◆ What the task requires ◆
Report every line of the data where the string "assets" appears.

(Stored records)
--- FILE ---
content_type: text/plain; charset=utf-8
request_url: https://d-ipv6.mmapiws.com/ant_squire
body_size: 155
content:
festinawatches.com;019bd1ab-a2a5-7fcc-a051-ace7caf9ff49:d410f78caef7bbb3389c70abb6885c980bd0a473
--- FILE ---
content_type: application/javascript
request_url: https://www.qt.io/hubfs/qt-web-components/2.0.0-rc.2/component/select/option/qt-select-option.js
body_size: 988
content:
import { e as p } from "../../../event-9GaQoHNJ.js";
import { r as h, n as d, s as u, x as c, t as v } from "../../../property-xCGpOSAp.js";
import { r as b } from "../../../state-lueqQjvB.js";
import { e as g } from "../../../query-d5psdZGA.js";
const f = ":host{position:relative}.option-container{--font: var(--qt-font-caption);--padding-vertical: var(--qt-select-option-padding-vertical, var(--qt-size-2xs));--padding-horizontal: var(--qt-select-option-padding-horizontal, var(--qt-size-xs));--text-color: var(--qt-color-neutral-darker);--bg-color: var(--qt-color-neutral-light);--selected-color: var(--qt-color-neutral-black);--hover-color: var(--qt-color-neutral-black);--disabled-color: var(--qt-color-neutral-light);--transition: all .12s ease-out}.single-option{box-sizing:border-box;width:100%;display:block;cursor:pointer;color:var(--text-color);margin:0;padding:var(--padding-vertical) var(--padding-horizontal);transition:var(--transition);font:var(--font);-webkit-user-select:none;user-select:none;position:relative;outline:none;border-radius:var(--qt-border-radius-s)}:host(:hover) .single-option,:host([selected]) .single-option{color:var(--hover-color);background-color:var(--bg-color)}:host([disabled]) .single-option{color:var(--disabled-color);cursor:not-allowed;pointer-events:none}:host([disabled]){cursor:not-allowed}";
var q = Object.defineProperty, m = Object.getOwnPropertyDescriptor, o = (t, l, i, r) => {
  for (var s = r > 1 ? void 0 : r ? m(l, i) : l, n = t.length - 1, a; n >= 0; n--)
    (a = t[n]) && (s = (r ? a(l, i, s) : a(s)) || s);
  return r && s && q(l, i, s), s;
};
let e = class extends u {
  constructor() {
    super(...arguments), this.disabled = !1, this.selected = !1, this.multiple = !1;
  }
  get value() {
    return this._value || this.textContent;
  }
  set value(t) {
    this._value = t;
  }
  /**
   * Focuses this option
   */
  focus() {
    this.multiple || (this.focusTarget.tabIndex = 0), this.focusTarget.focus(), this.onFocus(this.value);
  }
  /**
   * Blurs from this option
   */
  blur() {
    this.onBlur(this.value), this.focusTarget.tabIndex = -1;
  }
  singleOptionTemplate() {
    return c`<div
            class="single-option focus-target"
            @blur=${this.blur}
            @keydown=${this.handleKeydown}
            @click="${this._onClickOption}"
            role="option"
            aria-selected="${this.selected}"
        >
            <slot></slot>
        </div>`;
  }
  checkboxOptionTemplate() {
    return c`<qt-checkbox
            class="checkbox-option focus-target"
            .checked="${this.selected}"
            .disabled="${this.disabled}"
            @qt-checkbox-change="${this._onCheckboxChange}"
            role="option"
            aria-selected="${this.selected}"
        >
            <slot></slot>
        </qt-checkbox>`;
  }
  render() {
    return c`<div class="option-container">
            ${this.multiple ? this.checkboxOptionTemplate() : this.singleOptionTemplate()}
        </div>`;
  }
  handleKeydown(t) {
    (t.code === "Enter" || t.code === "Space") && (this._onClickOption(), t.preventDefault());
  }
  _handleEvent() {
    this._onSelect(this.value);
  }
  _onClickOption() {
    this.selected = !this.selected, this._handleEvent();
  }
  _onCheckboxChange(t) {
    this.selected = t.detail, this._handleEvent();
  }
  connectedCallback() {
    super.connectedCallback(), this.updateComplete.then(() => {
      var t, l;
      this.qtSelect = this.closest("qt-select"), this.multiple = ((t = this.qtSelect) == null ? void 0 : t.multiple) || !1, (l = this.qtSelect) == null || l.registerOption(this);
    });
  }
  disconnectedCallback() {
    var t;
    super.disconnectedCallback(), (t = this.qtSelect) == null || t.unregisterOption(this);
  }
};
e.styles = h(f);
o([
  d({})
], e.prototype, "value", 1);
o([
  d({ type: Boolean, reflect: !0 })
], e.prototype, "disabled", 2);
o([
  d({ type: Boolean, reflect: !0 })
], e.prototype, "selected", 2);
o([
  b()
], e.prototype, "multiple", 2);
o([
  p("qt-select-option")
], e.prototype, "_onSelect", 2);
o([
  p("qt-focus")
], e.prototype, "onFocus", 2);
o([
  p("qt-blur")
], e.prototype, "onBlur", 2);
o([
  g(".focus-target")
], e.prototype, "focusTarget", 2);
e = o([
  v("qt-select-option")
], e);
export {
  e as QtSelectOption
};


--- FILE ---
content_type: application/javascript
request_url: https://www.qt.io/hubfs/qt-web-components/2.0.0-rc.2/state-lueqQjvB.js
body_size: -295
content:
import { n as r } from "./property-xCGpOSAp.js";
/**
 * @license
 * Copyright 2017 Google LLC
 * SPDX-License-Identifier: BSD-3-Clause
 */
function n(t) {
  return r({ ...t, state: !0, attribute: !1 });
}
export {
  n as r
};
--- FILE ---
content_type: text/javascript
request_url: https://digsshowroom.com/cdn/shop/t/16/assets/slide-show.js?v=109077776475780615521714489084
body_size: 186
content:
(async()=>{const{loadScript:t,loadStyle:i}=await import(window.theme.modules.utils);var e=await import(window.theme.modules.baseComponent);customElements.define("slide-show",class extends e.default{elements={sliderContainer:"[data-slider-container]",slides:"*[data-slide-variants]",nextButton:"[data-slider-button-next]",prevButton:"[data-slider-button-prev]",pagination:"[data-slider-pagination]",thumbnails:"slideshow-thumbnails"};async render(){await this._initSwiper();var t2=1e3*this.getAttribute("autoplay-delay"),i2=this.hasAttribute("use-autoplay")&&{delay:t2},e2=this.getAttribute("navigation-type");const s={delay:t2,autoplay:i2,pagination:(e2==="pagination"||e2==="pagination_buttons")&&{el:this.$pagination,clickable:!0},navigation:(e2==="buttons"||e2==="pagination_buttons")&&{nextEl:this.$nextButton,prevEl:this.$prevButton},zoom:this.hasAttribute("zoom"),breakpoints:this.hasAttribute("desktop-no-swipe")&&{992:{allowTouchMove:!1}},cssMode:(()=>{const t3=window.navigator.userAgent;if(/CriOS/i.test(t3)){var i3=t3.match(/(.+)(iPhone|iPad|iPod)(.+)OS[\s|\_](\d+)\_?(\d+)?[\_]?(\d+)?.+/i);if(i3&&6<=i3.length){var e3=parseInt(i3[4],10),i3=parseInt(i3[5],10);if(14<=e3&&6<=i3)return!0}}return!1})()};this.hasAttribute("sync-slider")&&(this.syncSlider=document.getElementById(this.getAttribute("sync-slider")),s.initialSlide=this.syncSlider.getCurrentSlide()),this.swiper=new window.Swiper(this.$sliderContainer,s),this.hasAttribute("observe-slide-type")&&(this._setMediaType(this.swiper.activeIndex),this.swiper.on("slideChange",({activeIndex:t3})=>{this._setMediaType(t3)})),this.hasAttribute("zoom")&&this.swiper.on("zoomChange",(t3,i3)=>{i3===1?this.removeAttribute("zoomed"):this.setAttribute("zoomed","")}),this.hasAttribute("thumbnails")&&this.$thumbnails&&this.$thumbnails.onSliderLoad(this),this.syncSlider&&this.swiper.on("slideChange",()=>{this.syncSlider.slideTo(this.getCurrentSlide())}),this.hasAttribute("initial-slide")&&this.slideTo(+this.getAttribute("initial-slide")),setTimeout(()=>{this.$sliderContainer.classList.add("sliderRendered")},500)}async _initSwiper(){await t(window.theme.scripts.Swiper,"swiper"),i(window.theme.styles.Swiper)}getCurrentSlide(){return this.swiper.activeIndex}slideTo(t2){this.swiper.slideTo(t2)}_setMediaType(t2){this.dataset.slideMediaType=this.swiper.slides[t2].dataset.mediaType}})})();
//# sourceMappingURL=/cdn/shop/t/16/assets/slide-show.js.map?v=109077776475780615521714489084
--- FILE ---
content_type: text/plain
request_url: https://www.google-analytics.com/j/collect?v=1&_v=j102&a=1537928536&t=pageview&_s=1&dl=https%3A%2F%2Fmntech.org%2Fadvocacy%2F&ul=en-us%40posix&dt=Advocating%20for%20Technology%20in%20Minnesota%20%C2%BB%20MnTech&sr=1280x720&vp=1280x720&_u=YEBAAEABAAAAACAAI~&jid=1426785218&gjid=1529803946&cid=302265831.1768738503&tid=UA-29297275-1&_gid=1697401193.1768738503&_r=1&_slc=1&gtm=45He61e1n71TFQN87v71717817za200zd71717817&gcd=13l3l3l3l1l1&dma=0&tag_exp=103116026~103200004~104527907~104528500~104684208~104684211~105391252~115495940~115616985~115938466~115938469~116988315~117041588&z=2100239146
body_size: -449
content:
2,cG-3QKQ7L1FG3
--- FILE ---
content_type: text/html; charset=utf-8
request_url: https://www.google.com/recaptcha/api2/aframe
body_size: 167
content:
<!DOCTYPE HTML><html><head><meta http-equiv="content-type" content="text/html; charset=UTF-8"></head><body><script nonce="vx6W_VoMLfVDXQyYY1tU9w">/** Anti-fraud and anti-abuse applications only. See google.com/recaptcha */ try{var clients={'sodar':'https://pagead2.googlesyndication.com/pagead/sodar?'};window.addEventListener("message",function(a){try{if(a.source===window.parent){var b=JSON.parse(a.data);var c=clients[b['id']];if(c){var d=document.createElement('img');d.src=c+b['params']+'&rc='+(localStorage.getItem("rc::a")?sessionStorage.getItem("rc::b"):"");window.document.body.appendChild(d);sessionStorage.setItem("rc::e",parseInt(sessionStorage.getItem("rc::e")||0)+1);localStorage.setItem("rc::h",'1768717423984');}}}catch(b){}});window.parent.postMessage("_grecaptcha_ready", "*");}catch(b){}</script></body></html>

◆ Result of the task ◆
request_url: https://digsshowroom.com/cdn/shop/t/16/assets/slide-show.js?v=109077776475780615521714489084
//# sourceMappingURL=/cdn/shop/t/16/assets/slide-show.js.map?v=109077776475780615521714489084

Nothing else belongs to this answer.